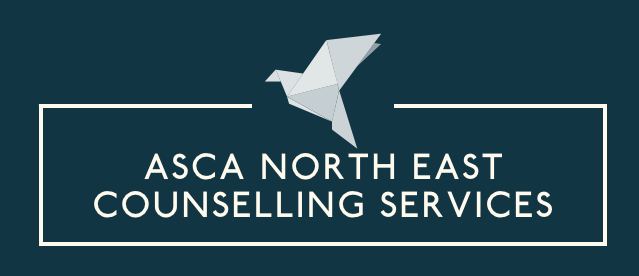 ASCA North East Counselling Services Provide Talking Therapies in Newcastle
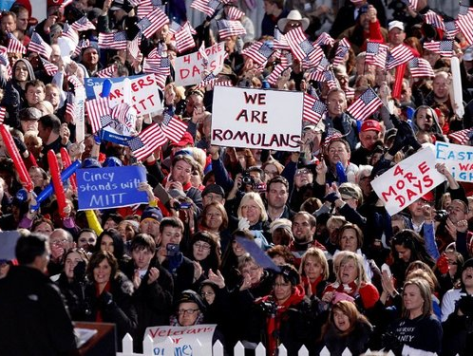 Forward: Romney Draws 30,000 In Ohio, Obama Draws 2800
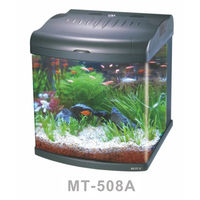 BOYU Mini Aquarium MT-508A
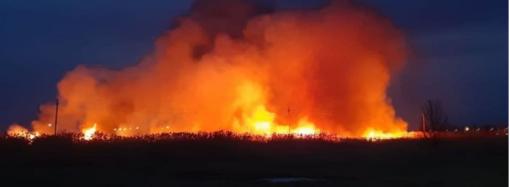Пожар в Измаиле: огонь было видно из всех районов города (фото, видео)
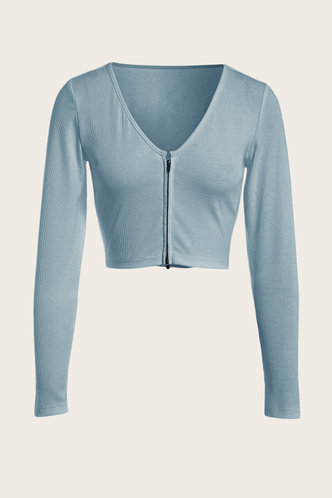 front_Long Sleeve Round Neck Baby Blue Tees
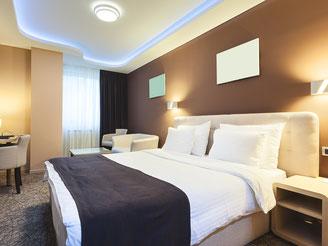 CheckEinfach | Hotel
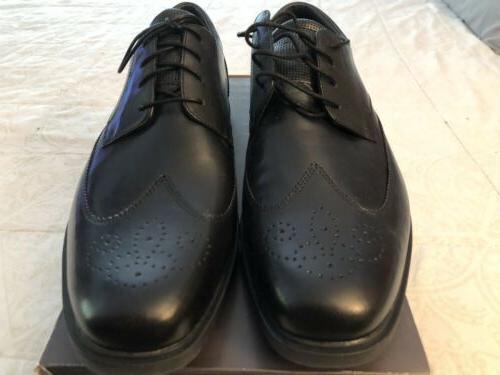 abraim men s oxford dress shoes black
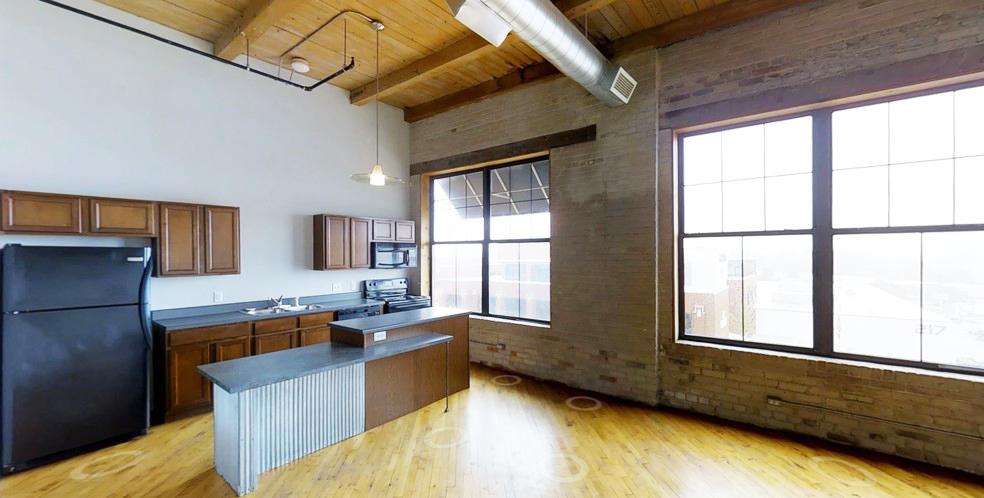 Hopson Flats Apartments photo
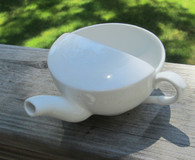 19th Century Civil War Invalid Cup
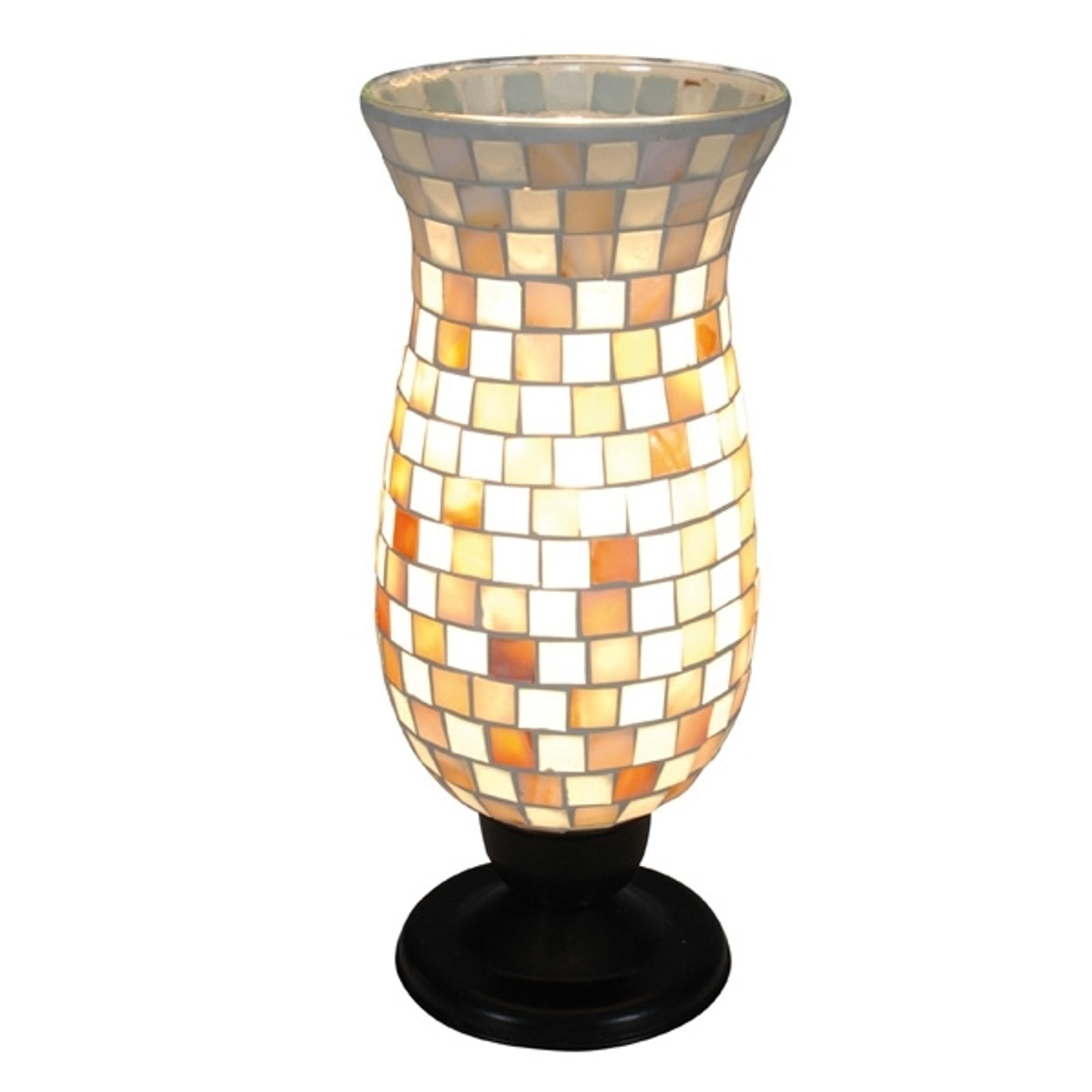 Tafellamp Yara met mozaïek kap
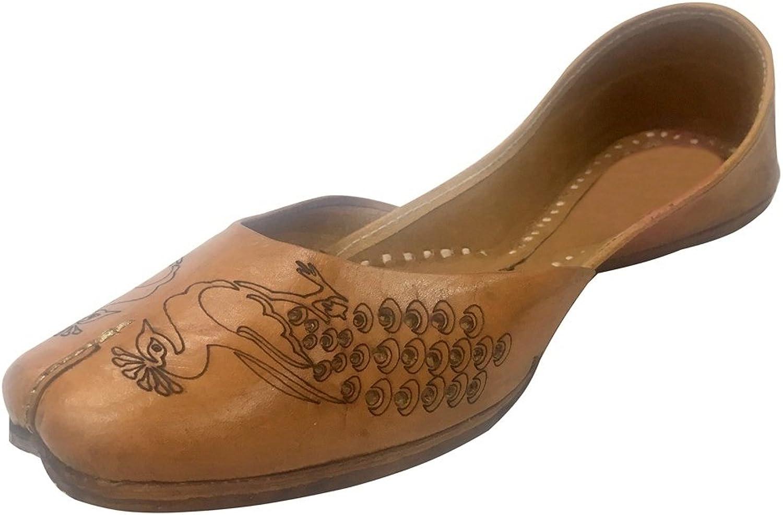 Step n Style Women Casual Plain Ballet Comfort Flat shoes Peacock Artwork Khussa Mojari Brown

━━━━━━

> **THE PROBLEM**: Each entry should be set down exactly, pictures excluded.

> **ANSWER TO THE PROBLEM**:
 ASCA North East Counselling Services Provide Talking Therapies in Newcastle
 Forward: Romney Draws 30,000 In Ohio, Obama Draws 2800
 BOYU Mini Aquarium MT-508A
Пожар в Измаиле: огонь было видно из всех районов города (фото, видео)
 front_Long Sleeve Round Neck Baby Blue Tees
 CheckEinfach | Hotel
 abraim men s oxford dress shoes black
 Hopson Flats Apartments photo
 19th Century Civil War Invalid Cup
 Tafellamp Yara met mozaïek kap
 Step n Style Women Casual Plain Ballet Comfort Flat shoes Peacock Artwork Khussa Mojari Brown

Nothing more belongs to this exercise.